Its closure is a blow to all Central American journalism — a major setback, and a testament to the fact that silencing critics is not a practice exclusive to the Ortega dictatorship in Nicaragua. The corrupt, the same who are impeding candidacies in the upcoming presidential elections — have already shown how eager it is to put the final nails in the coffin of the fight against corruption, and to put an end to democracy in Guatemala altogether.
Here, in El Salvador, we are also fast approaching a dictatorship, as President Bukele consolidates his control over every branch of government and knows that he can violate the constitution with impunity. Our democracy is facing the threat of death.
The first four years of Bukele, with his relentless attacks on democracy and journalism, have been enough to confirm how necessary checks and balances are for the health and integrity of a free and independent press — for a press that can fulfill its basic responsibility to inform.
It may seem, at first glance, that there is little to celebrate given these dire conditions. But there are plenty of reasons to honor and recommit to the profession: The majority of Guatemala’s independent outlets and journalists have responded to these circumstances with a warning, to all those who seek to continue profiting from and concentrating power in the state: The closure of elPeriódico will not intimidate them into giving up. On the contrary, they intend to double down on their efforts to investigate and expose the powerful.
But as Central Americans ought to know well, when the powers that be attempt to silence journalism, it is not only the publication of a newspaper that is at stake, but our freedom of thought, of expression, and of the press. Our democracy.
We have also learned lessons of resistance from the hundreds of our Nicaraguan colleagues who continue to write and publish in conditions of exile and clandestinity, their outlets shuttered by a tyrant. Aspiring dictators should take note: threats and abuse of power are not enough to silence us. It is not enough to imprison the most visible of us, or shut down the most critical of us. We take our inspiration from Central American journalism: fiercely independent, and always ready to take a risk.
Twenty-five years later, we can tell our readers that, despite the onslaughts from those in power, our thoughts and pens are still free. We will continue to investigate the powerful and expose the rampant corruption and criminal pacts of the Bukele regime, as we did under the governments of the FMLN and Arena. And we will continue to report on how the decisions of the most powerful affect the most vulnerable.

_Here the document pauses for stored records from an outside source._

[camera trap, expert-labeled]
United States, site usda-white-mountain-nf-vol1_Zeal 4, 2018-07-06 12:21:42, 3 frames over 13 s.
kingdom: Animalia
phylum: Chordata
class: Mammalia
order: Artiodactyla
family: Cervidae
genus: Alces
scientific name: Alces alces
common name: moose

Journalism is either critical or it isn’t. It either challenges power or it doesn’t. It either asks questions or it becomes propaganda. And propaganda is precisely what those who want to silence us need.
Today we reaffirm our commitment to the work of journalism, to refusing to capitulate or accommodate ourselves to the wishes of the powerful in exchange for peace and comfort. We can do this because we know we are accompanied by a community of readers. Whatever the road brings next, let us walk it together, for another 25 years.